• [TASK GOAL]: Line by line, set down the records exactly as they appear below.

[Records from a collection]

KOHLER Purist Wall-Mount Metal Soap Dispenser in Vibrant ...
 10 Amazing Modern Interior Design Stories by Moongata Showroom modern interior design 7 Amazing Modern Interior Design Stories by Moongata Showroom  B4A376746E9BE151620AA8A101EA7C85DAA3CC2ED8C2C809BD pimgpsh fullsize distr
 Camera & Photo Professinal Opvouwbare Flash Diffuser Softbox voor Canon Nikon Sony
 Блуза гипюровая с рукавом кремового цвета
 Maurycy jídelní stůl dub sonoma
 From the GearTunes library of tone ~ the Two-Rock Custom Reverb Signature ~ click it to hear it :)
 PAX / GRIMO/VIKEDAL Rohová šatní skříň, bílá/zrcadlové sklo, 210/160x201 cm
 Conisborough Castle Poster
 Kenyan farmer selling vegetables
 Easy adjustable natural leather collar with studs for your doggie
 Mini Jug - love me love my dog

• [COMPLETED EXERCISE]:
KOHLER Purist Wall-Mount Metal Soap Dispenser in Vibrant ...
 10 Amazing Modern Interior Design Stories by Moongata Showroom modern interior design 7 Amazing Modern Interior Design Stories by Moongata Showroom  B4A376746E9BE151620AA8A101EA7C85DAA3CC2ED8C2C809BD pimgpsh fullsize distr
 Camera & Photo Professinal Opvouwbare Flash Diffuser Softbox voor Canon Nikon Sony
 Блуза гипюровая с рукавом кремового цвета
 Maurycy jídelní stůl dub sonoma
 From the GearTunes library of tone ~ the Two-Rock Custom Reverb Signature ~ click it to hear it :)
 PAX / GRIMO/VIKEDAL Rohová šatní skříň, bílá/zrcadlové sklo, 210/160x201 cm
 Conisborough Castle Poster
 Kenyan farmer selling vegetables
 Easy adjustable natural leather collar with studs for your doggie
 Mini Jug - love me love my dog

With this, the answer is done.